Fordham Üniversitesi’nde yardımcı profesör olarak görev yapan ve Amerikan Doğa Tarihi Müzesi’nde araştırma görevlisi olan baş yazar Evon Hekkala, şöyle aktarıyor: “Bu timsah, insanların piramitleri inşa ettiği zamanlarda Madagaskar adasında gizleniyormuş ve korsanlar adada mahsur kaldığı zaman hâlâ oradalarmış. Canlıların ilişkilerini anlamamızı sağlayan çağdaş genom araçlarımız ortaya çıkmadan hemen önce kaybolmuşlar. Hal böyleyken, günümüzde yaşayan tüm timsahların hikayesini anlamada kilit öneme sahipler.”
Modern insanların yaklaşık 9.000 ila 2.500 yıl önce Madagaskar’a gelişi, adadaki büyük hayvanların birçoğunun yok olmasından önce gerçekleşmiş. Bu hayvanlar arasında dev kaplumbağalar, fil kuşları, cüce hipopotamlar ve birkaç lemur türü bulunuyormuş. Bu dönem sırasında meydana gelen ve fazla bilinmeyen bir yok oluş da, endemik “boynuzlu” timsah Voay robustus‘un yok oluşu. Madagaskar’a giden eski kâşifler, Malgaş halkının sürekli olarak adadaki iki tip timsahtan bahsettiğini belirtmiş: Büyük gürbüz bir timsahtan ve nehirleri tercih eden daha zayıf bir timsahtan. Bu durum, her iki timsah tipinin de çok yakın zaman öncesine kadar yaşadığını; fakat şimdilerde adada sadece, günümüzde Nil timsahı (Crocodylus niloticus) şeklinde bilinen izole bir popülasyon olarak tanınan zayıf formun bulunduğunu akla getiriyor.
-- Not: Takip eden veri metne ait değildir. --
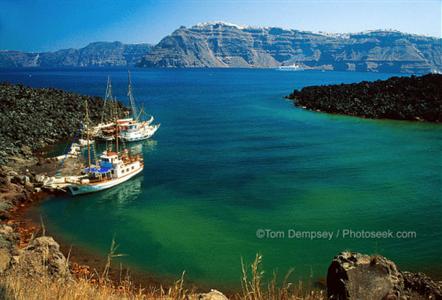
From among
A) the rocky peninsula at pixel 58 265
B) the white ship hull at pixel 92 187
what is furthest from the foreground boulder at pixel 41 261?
the white ship hull at pixel 92 187

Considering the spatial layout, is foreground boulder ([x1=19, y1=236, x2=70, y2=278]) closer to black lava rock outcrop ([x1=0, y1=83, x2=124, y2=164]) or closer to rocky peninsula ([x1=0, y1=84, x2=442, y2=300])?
rocky peninsula ([x1=0, y1=84, x2=442, y2=300])

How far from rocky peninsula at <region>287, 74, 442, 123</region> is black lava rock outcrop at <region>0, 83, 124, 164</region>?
1576 inches

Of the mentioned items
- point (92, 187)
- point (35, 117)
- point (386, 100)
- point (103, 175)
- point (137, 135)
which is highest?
point (386, 100)

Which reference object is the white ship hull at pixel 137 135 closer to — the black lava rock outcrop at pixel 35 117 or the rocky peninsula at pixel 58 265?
the black lava rock outcrop at pixel 35 117

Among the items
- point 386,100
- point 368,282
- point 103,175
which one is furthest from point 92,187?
point 386,100

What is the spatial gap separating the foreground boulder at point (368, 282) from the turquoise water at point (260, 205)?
0.97 metres

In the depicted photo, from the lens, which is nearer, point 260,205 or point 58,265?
point 58,265

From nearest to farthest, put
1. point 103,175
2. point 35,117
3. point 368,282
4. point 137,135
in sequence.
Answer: point 368,282 → point 103,175 → point 137,135 → point 35,117

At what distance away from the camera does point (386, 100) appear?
214 ft

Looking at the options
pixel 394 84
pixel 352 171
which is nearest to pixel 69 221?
pixel 352 171

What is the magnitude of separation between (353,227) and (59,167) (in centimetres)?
2375

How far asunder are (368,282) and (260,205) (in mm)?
17204

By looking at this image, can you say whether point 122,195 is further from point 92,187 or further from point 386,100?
point 386,100

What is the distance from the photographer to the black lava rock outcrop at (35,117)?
36938 mm
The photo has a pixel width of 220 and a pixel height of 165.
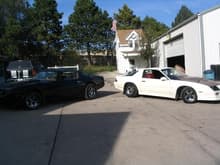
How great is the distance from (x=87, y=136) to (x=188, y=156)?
7.98 feet

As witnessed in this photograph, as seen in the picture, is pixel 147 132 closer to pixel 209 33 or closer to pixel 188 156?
pixel 188 156

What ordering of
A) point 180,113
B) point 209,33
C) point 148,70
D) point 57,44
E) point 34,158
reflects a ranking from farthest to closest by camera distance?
point 57,44
point 209,33
point 148,70
point 180,113
point 34,158

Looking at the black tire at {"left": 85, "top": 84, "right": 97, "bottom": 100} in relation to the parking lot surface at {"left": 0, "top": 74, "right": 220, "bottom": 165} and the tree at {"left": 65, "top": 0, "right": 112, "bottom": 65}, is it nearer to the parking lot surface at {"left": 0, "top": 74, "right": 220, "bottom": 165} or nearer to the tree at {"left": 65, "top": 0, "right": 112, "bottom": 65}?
the parking lot surface at {"left": 0, "top": 74, "right": 220, "bottom": 165}

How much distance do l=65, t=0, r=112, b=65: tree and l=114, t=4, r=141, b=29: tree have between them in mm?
7187

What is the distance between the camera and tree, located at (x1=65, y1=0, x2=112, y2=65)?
1991 inches

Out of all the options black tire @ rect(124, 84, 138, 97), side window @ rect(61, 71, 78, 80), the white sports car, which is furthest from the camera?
black tire @ rect(124, 84, 138, 97)

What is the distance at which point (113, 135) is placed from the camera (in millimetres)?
7207

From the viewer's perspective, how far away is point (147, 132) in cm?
743

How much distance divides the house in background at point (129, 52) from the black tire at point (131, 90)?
23076mm

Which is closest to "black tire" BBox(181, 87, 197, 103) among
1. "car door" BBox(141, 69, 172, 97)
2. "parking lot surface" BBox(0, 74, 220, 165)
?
"parking lot surface" BBox(0, 74, 220, 165)

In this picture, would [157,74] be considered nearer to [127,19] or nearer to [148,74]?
[148,74]

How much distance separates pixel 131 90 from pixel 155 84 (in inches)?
53.4

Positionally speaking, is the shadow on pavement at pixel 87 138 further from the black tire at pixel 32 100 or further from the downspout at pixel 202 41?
the downspout at pixel 202 41

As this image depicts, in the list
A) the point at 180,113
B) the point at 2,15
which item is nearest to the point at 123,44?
the point at 2,15
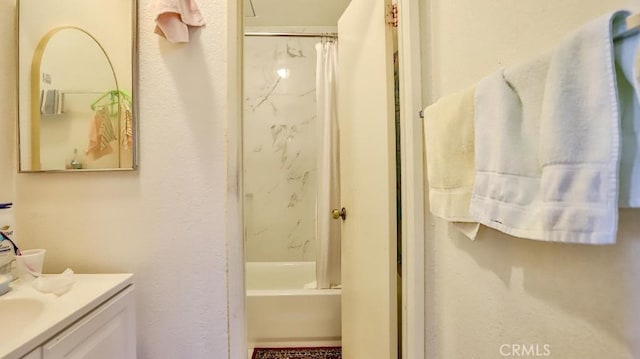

Yaklaşık 150 yıldır yapılan araştırmalara rağmen, boynuzlu timsahın yaşam ağacındaki konumu tartışmalı kalmış. İlk olarak 1870’lerde, aralarında Nil, Asya ve Amerikan timsahlarının yer aldığı “gerçek timsahlar” grubunda yeni bir tür şeklinde tanımlanmış. Ardından, 20’nci yüzyılın ilk dönemlerinde, numunenin sadece çok eski Nil timsahlarını temsil ettiği düşünülmüş. Nihayet 2007’de fosil numunenin fiziksel özelliklerine yönelik yapılan bir çalışmada, boynuzlu timsahın aslında gerçek bir timsah olmadığı; cüce timsahları da içerisine alan grupta yer aldığı kararlaştırılmış.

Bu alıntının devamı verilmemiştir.